* Start Extracted data *

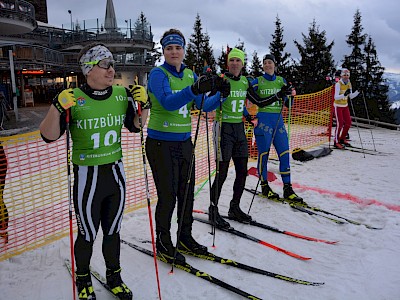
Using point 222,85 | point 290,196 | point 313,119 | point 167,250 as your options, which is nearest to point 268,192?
point 290,196

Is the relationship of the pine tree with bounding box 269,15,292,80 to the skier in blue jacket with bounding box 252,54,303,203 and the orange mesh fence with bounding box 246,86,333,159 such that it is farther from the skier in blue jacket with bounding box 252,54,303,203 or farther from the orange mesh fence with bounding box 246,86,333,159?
the skier in blue jacket with bounding box 252,54,303,203

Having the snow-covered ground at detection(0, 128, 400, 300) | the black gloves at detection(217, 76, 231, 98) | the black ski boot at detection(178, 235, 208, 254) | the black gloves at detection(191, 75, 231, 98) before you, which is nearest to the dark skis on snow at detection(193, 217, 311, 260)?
the snow-covered ground at detection(0, 128, 400, 300)

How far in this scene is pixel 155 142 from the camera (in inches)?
129

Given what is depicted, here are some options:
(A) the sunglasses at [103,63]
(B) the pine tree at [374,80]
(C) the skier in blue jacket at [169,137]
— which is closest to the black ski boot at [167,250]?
(C) the skier in blue jacket at [169,137]

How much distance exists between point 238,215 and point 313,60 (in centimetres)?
2142

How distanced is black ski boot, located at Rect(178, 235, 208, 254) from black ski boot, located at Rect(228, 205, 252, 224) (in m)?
1.05

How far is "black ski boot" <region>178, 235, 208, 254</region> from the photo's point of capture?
3.57 metres

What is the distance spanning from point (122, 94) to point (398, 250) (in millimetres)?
3356

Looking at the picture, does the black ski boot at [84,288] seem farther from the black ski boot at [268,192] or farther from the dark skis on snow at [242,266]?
the black ski boot at [268,192]

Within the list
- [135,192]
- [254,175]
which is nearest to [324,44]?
[254,175]

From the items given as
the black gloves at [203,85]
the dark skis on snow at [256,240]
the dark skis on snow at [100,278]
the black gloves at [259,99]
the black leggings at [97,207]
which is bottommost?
the dark skis on snow at [100,278]

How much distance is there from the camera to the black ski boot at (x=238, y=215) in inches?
177

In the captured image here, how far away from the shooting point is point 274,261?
3514 mm

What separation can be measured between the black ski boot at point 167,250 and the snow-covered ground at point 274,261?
0.10 meters
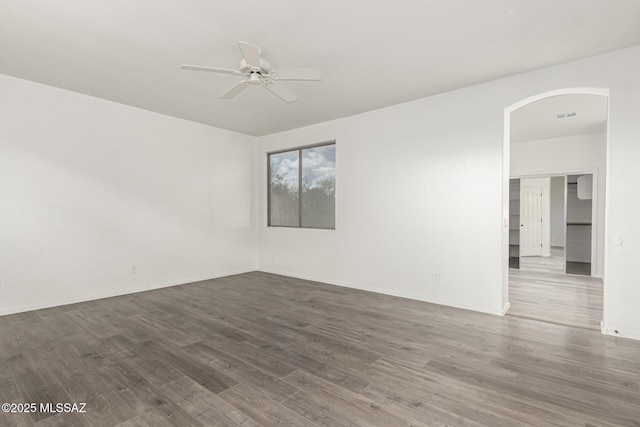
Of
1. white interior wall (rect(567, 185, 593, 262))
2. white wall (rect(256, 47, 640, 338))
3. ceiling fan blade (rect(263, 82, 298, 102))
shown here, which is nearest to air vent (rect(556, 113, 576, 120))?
white wall (rect(256, 47, 640, 338))

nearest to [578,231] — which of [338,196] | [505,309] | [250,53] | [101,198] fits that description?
[505,309]

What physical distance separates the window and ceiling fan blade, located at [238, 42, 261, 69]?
9.79ft

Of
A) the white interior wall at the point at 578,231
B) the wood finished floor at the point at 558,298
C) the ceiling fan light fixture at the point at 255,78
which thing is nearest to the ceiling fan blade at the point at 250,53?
the ceiling fan light fixture at the point at 255,78

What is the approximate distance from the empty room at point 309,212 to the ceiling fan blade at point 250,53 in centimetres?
3

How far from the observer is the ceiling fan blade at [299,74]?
2828 mm

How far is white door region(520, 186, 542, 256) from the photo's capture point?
729 centimetres

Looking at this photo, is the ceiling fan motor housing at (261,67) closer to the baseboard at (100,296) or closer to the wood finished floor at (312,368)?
the wood finished floor at (312,368)

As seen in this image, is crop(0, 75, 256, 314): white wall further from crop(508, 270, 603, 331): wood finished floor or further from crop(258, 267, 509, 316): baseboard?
crop(508, 270, 603, 331): wood finished floor

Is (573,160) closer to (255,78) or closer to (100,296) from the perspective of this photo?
(255,78)

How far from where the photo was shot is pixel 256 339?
3.05 meters

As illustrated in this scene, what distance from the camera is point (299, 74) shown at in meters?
2.86

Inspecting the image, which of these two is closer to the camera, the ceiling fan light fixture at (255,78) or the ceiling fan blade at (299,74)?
the ceiling fan blade at (299,74)

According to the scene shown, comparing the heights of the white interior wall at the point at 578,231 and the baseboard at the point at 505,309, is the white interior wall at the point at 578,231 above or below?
above

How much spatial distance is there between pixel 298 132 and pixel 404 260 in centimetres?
317
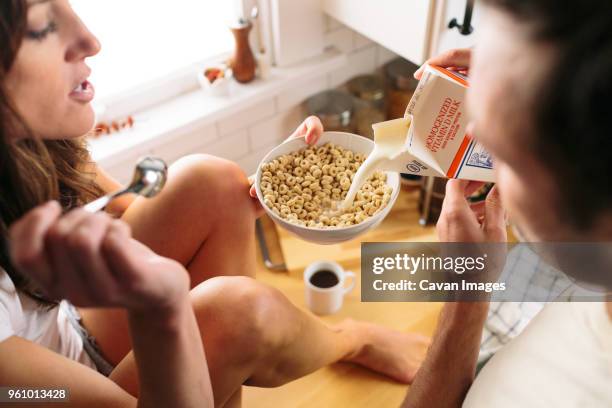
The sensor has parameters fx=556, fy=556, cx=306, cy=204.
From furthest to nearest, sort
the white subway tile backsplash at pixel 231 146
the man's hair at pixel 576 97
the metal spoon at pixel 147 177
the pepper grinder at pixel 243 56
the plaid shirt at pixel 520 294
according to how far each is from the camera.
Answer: the white subway tile backsplash at pixel 231 146
the pepper grinder at pixel 243 56
the plaid shirt at pixel 520 294
the metal spoon at pixel 147 177
the man's hair at pixel 576 97

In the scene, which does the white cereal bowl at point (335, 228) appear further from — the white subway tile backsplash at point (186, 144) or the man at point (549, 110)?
the white subway tile backsplash at point (186, 144)

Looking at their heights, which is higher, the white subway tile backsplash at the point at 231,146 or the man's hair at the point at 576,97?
the man's hair at the point at 576,97

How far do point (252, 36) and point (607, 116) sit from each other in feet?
4.02

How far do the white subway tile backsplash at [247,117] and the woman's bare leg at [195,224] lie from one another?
19.1 inches

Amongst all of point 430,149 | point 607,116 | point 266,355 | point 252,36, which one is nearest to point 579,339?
point 430,149

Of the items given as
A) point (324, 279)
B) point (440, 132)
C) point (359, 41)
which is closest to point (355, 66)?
point (359, 41)

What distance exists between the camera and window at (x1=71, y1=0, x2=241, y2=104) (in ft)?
4.20

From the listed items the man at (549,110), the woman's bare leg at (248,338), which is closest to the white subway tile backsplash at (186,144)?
the woman's bare leg at (248,338)

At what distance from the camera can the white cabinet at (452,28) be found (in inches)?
42.6

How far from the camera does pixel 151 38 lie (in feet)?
4.45

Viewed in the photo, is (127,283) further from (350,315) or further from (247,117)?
(247,117)

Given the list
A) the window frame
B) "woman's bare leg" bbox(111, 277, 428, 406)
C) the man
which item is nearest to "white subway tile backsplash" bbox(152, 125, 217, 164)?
the window frame

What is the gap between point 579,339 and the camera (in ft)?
2.72

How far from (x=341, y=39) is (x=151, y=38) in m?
0.51
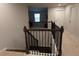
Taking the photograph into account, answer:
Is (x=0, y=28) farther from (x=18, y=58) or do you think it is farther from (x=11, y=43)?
(x=18, y=58)

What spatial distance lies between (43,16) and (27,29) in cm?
24

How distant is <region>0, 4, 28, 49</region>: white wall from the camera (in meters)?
1.22

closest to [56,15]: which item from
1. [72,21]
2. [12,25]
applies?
[72,21]

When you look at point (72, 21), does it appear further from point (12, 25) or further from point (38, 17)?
point (12, 25)

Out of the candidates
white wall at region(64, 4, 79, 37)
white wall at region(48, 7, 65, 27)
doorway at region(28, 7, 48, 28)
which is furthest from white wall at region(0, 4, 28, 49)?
white wall at region(64, 4, 79, 37)

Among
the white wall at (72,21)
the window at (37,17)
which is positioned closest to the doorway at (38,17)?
the window at (37,17)

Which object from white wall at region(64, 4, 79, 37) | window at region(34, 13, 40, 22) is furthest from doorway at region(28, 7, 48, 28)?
white wall at region(64, 4, 79, 37)

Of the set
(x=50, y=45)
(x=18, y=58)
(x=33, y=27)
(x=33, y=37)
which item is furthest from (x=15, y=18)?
(x=50, y=45)

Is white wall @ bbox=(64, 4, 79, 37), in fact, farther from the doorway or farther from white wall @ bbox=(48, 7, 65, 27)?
the doorway

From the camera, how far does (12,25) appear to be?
1.26 meters

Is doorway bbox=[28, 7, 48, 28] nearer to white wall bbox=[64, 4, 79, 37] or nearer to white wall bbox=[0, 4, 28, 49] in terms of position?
white wall bbox=[0, 4, 28, 49]

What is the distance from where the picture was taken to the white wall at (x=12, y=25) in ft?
4.01

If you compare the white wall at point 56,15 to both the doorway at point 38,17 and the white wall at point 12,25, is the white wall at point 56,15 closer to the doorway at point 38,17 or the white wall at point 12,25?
the doorway at point 38,17

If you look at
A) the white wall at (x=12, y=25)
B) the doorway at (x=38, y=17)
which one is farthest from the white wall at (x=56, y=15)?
the white wall at (x=12, y=25)
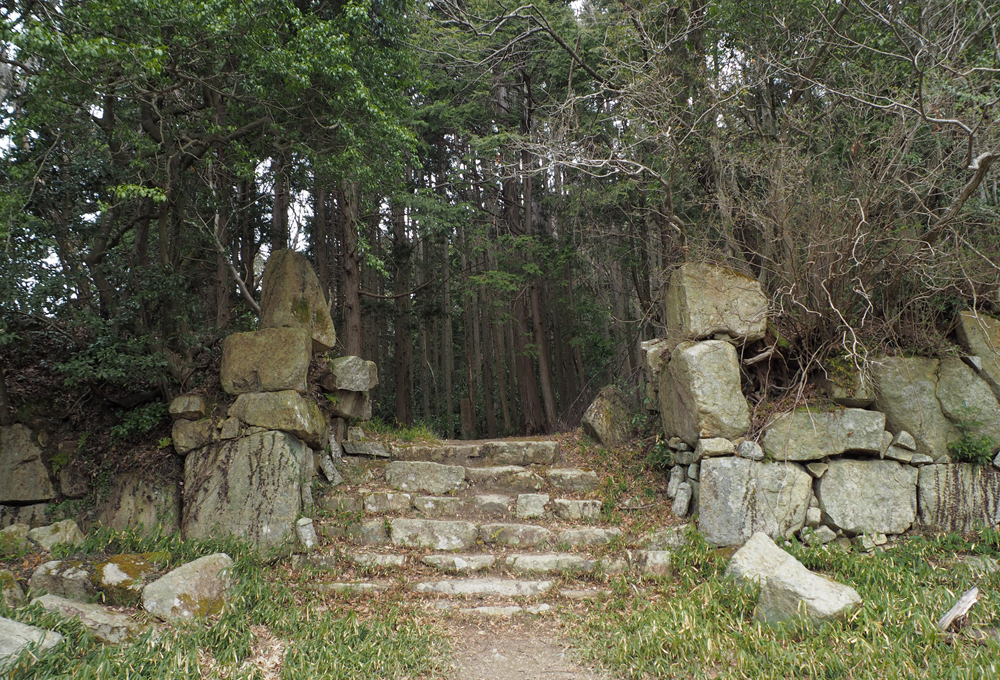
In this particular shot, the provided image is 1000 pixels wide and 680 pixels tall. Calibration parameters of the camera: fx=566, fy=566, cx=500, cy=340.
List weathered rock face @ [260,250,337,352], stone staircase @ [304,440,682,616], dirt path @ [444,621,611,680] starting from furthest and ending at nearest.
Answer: weathered rock face @ [260,250,337,352] < stone staircase @ [304,440,682,616] < dirt path @ [444,621,611,680]

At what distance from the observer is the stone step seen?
7496 mm

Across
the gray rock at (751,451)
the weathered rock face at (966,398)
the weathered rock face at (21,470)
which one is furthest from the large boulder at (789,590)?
the weathered rock face at (21,470)

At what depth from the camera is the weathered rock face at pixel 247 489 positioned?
5.57 m

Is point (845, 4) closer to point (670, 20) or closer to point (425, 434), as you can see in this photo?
point (670, 20)

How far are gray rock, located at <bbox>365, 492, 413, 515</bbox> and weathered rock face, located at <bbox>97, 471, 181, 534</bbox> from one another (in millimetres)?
1908

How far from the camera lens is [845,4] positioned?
596 centimetres

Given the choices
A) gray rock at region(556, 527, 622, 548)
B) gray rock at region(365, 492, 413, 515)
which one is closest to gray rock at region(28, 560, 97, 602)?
gray rock at region(365, 492, 413, 515)

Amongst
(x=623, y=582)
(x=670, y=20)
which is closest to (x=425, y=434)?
(x=623, y=582)

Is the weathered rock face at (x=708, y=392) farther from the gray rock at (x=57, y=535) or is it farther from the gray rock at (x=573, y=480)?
the gray rock at (x=57, y=535)

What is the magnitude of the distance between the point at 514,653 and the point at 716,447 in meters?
2.84

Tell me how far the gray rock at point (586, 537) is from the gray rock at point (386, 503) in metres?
1.78

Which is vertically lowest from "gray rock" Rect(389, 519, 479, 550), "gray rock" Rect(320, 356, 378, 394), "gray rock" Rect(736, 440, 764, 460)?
"gray rock" Rect(389, 519, 479, 550)

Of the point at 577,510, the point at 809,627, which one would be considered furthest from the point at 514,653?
the point at 809,627

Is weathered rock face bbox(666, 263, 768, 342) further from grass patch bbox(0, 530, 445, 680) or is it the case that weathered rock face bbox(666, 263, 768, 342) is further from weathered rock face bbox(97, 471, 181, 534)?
weathered rock face bbox(97, 471, 181, 534)
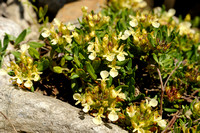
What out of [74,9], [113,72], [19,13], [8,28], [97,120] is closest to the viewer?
[97,120]

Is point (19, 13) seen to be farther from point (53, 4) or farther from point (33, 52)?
point (33, 52)

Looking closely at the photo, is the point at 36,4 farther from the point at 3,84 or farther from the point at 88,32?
the point at 3,84

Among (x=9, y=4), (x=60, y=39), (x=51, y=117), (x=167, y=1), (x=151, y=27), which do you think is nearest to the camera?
(x=51, y=117)

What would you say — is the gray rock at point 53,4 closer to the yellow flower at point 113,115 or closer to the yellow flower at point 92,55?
the yellow flower at point 92,55

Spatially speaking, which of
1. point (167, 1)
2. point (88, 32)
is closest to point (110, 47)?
point (88, 32)

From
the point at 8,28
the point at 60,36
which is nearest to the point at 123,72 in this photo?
the point at 60,36

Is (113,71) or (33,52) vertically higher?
(33,52)
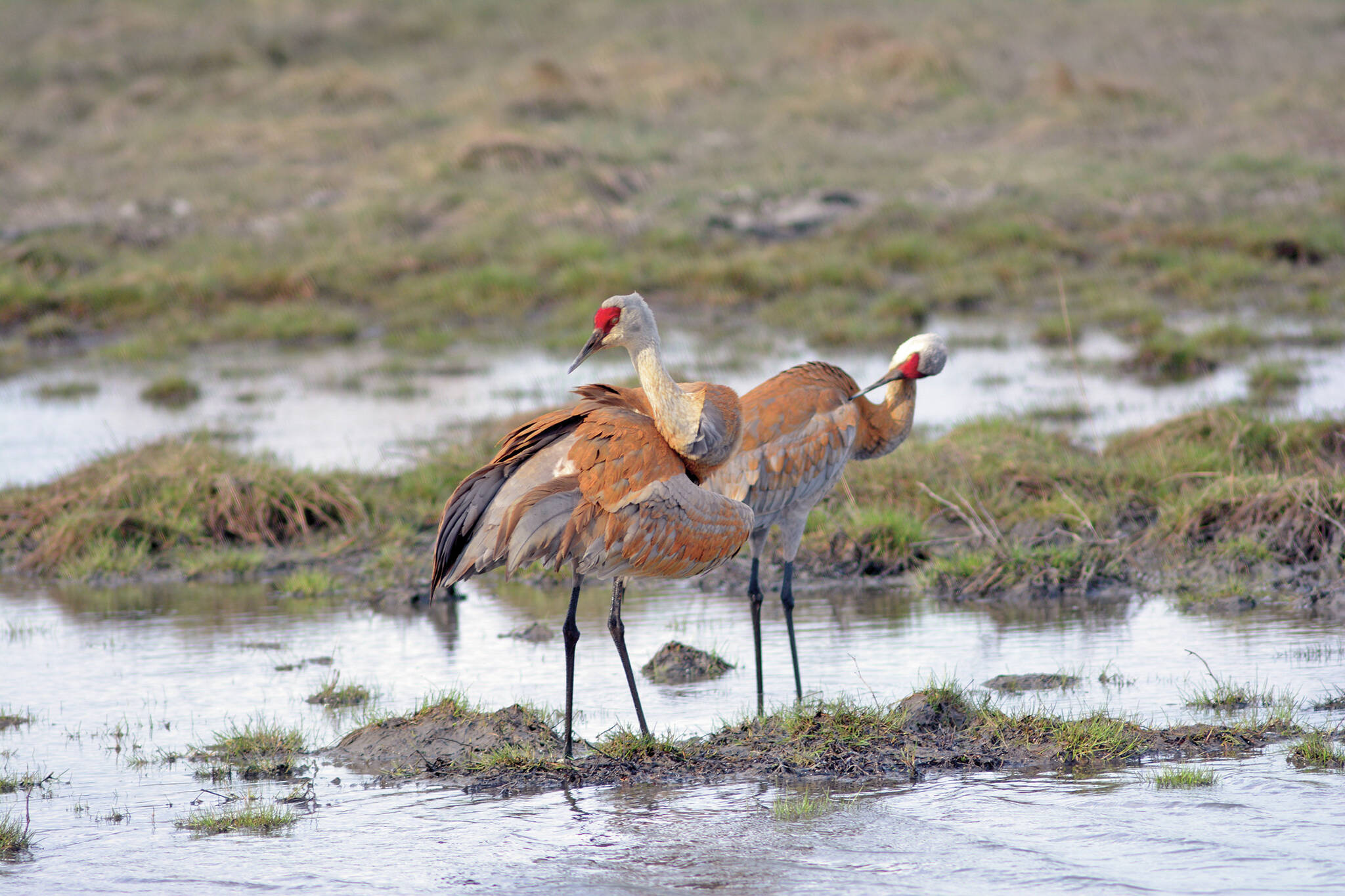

* End Extracted data *

Return each line of the data above that contains the word "further".

As seen in this image, is crop(0, 75, 256, 314): white wall further from crop(508, 270, 603, 331): wood finished floor or further from crop(258, 267, 509, 316): baseboard?
In the scene, which does the white cereal bowl at point (335, 228) appear further from — the white subway tile backsplash at point (186, 144) or the man at point (549, 110)?
Viewed in the photo, is (127,283) further from (350,315) or further from (247,117)?
When you look at point (72, 21), does it appear further from point (12, 25) or further from point (38, 17)?
Is weathered rock face bbox(666, 263, 768, 342) further from grass patch bbox(0, 530, 445, 680) or is it the case that weathered rock face bbox(666, 263, 768, 342) is further from weathered rock face bbox(97, 471, 181, 534)?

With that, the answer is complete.